How PTU Works During Pregnancy
PTU blocks the production of new thyroid hormones in two ways. Inside the thyroid gland, it prevents iodine from being incorporated into the building blocks that become T4 and T3, your body’s two main thyroid hormones. It also blocks the conversion of T4 into T3 in the rest of your body. T3 is the more active form of thyroid hormone, so this second effect helps bring hormone levels down faster.
Typical starting doses are around 100 mg three times daily, with the goal of gradually reducing to a maintenance dose of 100 to 200 mg per day. During pregnancy, the general approach is to use the lowest effective dose. Keeping maternal PTU doses at or below 300 mg daily is associated with satisfactory thyroid control without causing clinically significant thyroid problems in the baby.

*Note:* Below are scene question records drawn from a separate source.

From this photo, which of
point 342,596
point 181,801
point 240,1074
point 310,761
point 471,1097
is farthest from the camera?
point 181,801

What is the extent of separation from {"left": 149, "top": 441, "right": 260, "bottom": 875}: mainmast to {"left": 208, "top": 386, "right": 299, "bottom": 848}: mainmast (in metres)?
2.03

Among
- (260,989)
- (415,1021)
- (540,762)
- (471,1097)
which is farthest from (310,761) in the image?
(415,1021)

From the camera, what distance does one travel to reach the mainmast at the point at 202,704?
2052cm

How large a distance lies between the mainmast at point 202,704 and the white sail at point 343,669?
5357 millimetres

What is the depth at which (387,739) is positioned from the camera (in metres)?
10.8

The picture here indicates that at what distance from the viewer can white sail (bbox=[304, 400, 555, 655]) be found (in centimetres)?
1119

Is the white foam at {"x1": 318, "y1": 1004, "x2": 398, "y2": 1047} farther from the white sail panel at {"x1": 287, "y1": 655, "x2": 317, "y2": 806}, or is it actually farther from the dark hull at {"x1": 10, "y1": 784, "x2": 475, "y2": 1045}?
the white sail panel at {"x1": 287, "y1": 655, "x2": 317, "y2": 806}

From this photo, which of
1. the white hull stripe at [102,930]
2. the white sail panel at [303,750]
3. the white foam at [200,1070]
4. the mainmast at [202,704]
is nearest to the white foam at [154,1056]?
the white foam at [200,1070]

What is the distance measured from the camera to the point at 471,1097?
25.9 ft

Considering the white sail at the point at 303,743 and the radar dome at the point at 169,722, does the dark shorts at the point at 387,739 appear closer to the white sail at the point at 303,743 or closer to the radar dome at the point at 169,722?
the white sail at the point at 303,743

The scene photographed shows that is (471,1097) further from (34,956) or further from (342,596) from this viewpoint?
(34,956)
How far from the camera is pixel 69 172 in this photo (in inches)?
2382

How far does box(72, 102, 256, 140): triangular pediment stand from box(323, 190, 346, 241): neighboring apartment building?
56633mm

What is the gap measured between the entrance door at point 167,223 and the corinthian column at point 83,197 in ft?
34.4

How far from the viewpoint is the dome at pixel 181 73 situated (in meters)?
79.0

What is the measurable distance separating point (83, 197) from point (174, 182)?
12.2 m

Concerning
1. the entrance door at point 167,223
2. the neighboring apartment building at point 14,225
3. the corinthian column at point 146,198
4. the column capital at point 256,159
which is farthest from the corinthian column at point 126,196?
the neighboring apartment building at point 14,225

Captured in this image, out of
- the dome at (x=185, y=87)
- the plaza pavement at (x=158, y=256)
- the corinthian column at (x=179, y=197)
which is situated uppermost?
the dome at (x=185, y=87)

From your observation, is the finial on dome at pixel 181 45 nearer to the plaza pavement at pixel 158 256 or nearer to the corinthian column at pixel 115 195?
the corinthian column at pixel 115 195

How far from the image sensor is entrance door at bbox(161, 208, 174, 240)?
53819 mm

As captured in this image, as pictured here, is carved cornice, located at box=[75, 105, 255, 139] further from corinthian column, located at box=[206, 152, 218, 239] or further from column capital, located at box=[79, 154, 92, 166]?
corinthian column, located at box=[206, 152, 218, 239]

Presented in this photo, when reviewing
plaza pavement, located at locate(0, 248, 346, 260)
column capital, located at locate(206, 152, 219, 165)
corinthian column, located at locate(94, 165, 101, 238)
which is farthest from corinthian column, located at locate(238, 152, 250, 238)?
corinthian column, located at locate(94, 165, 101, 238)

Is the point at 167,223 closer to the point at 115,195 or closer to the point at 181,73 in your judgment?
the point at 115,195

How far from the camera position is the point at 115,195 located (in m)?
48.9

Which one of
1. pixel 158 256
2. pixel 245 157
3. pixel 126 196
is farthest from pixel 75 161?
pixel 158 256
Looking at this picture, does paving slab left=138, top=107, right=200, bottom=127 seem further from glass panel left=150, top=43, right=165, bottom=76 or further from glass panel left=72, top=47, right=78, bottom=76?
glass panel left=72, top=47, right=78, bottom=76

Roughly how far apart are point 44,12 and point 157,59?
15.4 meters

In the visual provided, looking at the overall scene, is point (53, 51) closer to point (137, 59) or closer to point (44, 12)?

Risks of Untreated Hyperthyroidism
The risks of PTU need to be weighed against what happens when hyperthyroidism goes untreated during pregnancy. A retrospective study comparing pregnancy outcomes found that women with untreated thyrotoxicosis had a miscarriage rate of 2.5%, five times higher than the 0.5% rate in women without thyroid disease. Preeclampsia rates told a similar story: 9 to 10% in untreated women compared to about 4.4% in controls.
Women who received antithyroid drug treatment fared better. Their preeclampsia rate dropped to around 8.1%, compared to 10.1% in the untreated group. These numbers make clear that while no medication is completely risk-free, uncontrolled hyperthyroidism poses its own serious threats to both mother and baby, including premature delivery, low birth weight, and thyroid storm.
Effects on the Baby’s Thyroid
Because PTU crosses the placenta to some degree, it can suppress the baby’s thyroid function as well as the mother’s. At maternal doses of 300 mg or less per day, neonatal thyroid function generally remains normal. Higher doses increase the chance of the baby developing a temporary goiter (enlarged thyroid gland) or being born with mildly underactive thyroid levels. This is one reason providers aim for the minimum dose that keeps maternal thyroid hormones in a safe range, checking free T4 levels roughly every month to fine-tune the dose.
PTU and Breastfeeding
PTU passes into breast milk in very small amounts. After a 400 mg dose, peak milk levels averaged just 0.7 mg per liter. Researchers estimated that even at a full therapeutic dose of 200 mg three times daily, a nursing infant would receive no more than about 0.025% of the mother’s dose. This extremely low transfer rate means PTU is generally compatible with breastfeeding, and thyroid function in breastfed infants of mothers taking PTU has not shown clinically meaningful changes in studies.